STUDY QUESTIONS:
A - List every heading in the mango sorbet post that begins with "Mango Sorbet," in the order they appear.
B - From the mango sorbet post, copy out the stretch from "Mango Sorbet 04" through "warm and bothersome." word for word.

READING TEXT:
= = =
I finally got to do something with my heavily discounted Snowy ice-cream maker in Melbourne before I left for S’pore!

Mango Sorbet 02

With mangoes in season, you can either sit and eat 2 to 3 of those sunshine yellow fruits, or get a better deal with a cold mangoey sorbet? Easy to make and even easier to clean it up. It didn’t last long though due to the warm weather and the mango loving family~ Don’ worry though, I have another ice-cream maker here in S’pore so its all good!

Mango Sorbet 01

The best part of this recipe was that you just blitz everything in a blender and pour it into your waiting ice-cream machine and watch it churn for a good half an hour or more if desired. It was mesmerising to watch the machine twirl that golden mixture till it got frosty and slushy all over!

Mango Sorbet 03

Good picture? Bad Picture? Never mind that, its mango sorbet we’re talking about! =D

Mango Sorbet 04

After letting the ice-cream maker do all the hard work, just pour all that golden icy goodness into an awaiting container and freeze it overnight! Lovely stuff to cool yourself with when the house gets warm and bothersome.
= = =
DATASET EXTRACT:
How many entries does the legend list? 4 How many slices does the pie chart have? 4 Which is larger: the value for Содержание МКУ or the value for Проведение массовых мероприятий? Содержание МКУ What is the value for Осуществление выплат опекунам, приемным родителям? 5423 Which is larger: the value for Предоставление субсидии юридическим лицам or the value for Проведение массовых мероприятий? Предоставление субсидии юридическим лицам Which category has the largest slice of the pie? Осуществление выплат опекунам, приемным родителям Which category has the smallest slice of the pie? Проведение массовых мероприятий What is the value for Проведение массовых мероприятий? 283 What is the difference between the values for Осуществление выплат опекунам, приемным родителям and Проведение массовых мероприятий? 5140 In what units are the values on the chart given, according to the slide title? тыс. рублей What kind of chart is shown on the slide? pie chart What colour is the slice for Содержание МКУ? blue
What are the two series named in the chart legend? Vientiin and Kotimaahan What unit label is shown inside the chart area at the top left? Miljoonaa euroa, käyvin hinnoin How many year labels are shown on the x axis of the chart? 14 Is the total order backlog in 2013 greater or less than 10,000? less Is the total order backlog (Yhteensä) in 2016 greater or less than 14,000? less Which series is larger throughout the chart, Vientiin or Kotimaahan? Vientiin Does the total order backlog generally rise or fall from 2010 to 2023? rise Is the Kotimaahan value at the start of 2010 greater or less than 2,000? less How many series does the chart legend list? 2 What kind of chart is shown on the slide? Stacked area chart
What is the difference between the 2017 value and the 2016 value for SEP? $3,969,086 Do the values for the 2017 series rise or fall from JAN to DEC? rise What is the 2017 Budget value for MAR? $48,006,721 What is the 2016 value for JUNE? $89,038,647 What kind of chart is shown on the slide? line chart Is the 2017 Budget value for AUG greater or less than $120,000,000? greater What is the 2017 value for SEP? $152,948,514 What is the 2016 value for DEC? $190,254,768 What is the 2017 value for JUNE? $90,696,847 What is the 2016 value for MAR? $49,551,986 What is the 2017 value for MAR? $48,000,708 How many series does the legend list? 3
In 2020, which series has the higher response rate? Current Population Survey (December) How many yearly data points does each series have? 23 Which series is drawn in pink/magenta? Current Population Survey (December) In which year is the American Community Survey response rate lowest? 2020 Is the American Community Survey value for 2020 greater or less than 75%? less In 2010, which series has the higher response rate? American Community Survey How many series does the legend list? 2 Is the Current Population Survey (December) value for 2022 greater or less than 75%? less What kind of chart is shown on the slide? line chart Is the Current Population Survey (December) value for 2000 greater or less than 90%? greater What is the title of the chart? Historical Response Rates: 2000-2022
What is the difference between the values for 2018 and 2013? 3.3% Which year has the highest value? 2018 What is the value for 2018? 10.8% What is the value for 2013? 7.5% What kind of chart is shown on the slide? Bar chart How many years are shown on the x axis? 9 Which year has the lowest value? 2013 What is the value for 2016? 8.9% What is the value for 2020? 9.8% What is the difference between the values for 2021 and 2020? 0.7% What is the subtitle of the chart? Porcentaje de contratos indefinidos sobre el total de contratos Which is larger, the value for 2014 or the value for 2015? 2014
= = =
SOLUTIONS PER TASK:
A -
Mango Sorbet 02
Mango Sorbet 01
Mango Sorbet 03
Mango Sorbet 04

B -
Mango Sorbet 04

After letting the ice-cream maker do all the hard work, just pour all that golden icy goodness into an awaiting container and freeze it overnight! Lovely stuff to cool yourself with when the house gets warm and bothersome.